Soulcalibur II HD Online comes packed with all of the requisite fighting game modes as well. You have the traditional arcade mode, which helps provide each character with a back story, main rival and ending, as well as a survival mode and team combat setting. The big hook of the game, though, comes from the console only “Weapon Master” mode. In “Weapon Master” you select a character of your choosing and make your way across a variety of regions in search of the Soul Edge. Each stop on the map leads to a different fight fought under a different rule set. So, for example, you may have to deal with an enemy who can only be hurt via a throw. Or perhaps the floor of the level is covered in ice, causing everyone to slip and slide around. The “Weapon Master” mode helps provide a good amount of variety that I think most fighting games lack after a certain amount of time.

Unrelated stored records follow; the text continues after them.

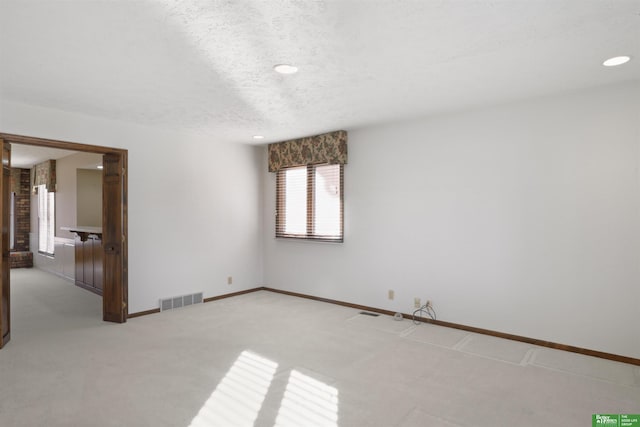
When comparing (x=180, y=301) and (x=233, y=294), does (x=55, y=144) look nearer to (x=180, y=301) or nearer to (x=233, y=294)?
(x=180, y=301)

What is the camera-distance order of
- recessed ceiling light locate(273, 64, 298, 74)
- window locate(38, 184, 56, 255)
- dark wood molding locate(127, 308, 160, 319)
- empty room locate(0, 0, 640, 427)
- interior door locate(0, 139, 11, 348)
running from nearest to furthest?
empty room locate(0, 0, 640, 427)
recessed ceiling light locate(273, 64, 298, 74)
interior door locate(0, 139, 11, 348)
dark wood molding locate(127, 308, 160, 319)
window locate(38, 184, 56, 255)

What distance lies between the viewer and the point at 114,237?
4.50m

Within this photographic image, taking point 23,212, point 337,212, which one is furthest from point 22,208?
point 337,212

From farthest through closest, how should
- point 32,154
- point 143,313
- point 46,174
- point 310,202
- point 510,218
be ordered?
point 46,174
point 32,154
point 310,202
point 143,313
point 510,218

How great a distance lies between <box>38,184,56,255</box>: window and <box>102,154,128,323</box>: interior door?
15.8ft

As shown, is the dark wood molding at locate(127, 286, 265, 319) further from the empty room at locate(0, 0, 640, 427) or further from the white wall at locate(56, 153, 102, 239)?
the white wall at locate(56, 153, 102, 239)

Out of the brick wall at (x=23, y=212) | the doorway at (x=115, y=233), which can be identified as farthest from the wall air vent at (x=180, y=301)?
the brick wall at (x=23, y=212)

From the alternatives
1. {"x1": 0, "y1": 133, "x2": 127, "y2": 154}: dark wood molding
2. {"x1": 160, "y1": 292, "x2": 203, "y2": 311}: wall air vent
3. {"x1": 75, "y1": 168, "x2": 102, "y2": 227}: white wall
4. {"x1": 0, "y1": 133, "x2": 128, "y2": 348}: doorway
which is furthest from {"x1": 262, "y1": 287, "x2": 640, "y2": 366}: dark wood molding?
{"x1": 75, "y1": 168, "x2": 102, "y2": 227}: white wall

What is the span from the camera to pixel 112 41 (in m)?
2.47

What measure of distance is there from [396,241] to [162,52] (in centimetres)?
331

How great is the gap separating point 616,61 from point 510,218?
5.33 ft

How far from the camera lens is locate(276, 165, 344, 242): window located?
17.4 feet

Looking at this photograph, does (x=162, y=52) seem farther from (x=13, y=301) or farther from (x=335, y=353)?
(x=13, y=301)

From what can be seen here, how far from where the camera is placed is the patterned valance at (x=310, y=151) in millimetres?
5094
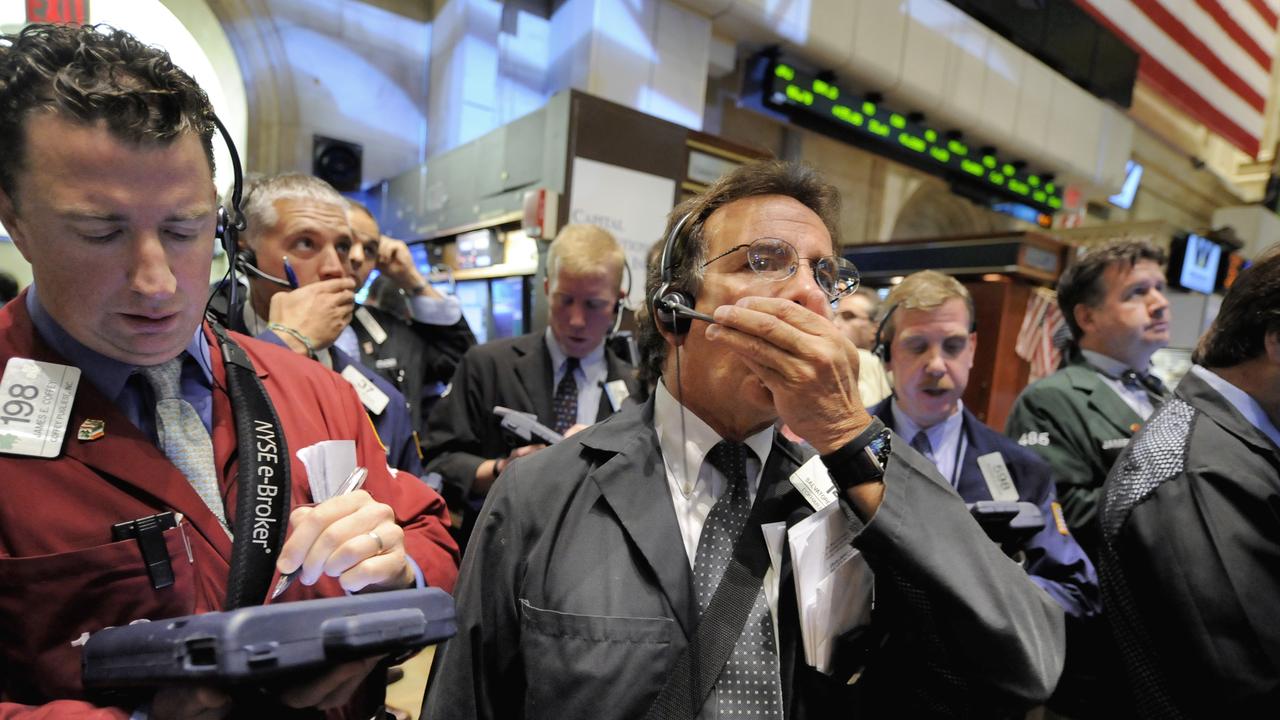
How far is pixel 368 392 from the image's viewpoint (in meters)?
2.01

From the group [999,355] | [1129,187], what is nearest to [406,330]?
[999,355]

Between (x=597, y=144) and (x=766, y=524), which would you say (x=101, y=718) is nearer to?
(x=766, y=524)

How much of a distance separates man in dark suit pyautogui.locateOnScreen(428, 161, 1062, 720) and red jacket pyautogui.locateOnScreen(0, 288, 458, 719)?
0.37 meters

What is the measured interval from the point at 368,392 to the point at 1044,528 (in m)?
2.08

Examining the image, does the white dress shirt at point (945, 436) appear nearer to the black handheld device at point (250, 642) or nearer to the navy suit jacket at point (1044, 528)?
the navy suit jacket at point (1044, 528)

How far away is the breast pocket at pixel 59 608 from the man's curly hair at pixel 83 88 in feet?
1.72

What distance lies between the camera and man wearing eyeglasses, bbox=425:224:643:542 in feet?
8.28

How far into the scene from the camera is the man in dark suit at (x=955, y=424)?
6.29 ft

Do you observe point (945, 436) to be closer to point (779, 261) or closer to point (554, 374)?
point (779, 261)

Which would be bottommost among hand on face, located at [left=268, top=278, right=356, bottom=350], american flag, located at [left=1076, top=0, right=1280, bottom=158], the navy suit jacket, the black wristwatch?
the navy suit jacket

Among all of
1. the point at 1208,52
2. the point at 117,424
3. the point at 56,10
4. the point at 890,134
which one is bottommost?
the point at 117,424

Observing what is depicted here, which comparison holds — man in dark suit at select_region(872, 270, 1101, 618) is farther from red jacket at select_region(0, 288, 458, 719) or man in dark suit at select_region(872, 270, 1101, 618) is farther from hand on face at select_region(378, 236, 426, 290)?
hand on face at select_region(378, 236, 426, 290)

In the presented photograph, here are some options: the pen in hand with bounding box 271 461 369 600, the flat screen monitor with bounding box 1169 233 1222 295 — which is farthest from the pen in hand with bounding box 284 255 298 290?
the flat screen monitor with bounding box 1169 233 1222 295

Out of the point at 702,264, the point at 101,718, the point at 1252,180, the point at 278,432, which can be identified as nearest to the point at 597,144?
the point at 702,264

Since this is an HD re-release, the graphics have also received a noticeable bump in quality. The colors are vibrant, the character designs still look great, the animation looks better than ever and unlike the re-release the original Soulcalibur received, Soulcalibur II HD is output in gorgeous 1080p. While it may not look as nice as other current day fighters, it does look better than I ever thought a PlayStation 2 game could. One odd bit about this re-release, though, is that it lacks the original Japanese voice acting and instead only features English dialogue. Obviously this isn’t a huge deal, but I would have liked to have had the option for both.
While the game itself remains as enjoyable as ever, the online modes for the title could use some improvement. For starters, the lack of a spectator mode and lobbies is a serious disappointment. Gamers are becoming more and more interested in watching fighting tournaments such as EVO and the fact that you can’t watch people duke it out online is upsetting. Of course, this could all be offset if the online gameplay was smooth, but unfortunately that is not the case here. The lag that pops up isn’t entirely game-breaking, but in a title that relies on timing as much as Soulcalibur II does, even the slightest lag issue can really be a problem.
Despite its online issues, Soulcalibur II HD Online is still well worth the $20 entry cost. It’s a gorgeous re-release of one of the most enjoyable and easily accessible fighters of the past decade. Plus, while the franchise may not be the king of the genre like it used to be, at least I can still enjoy the series from when it was in its prime. As our trusty announcer would say, “the soul still burns.”
This review was based on the Xbox 360 version of the game, which we were provided with.
Even with shaky netcode, Soulcalibur II HD Online is still an exceptional re-release of one of the best fighters of the past decade.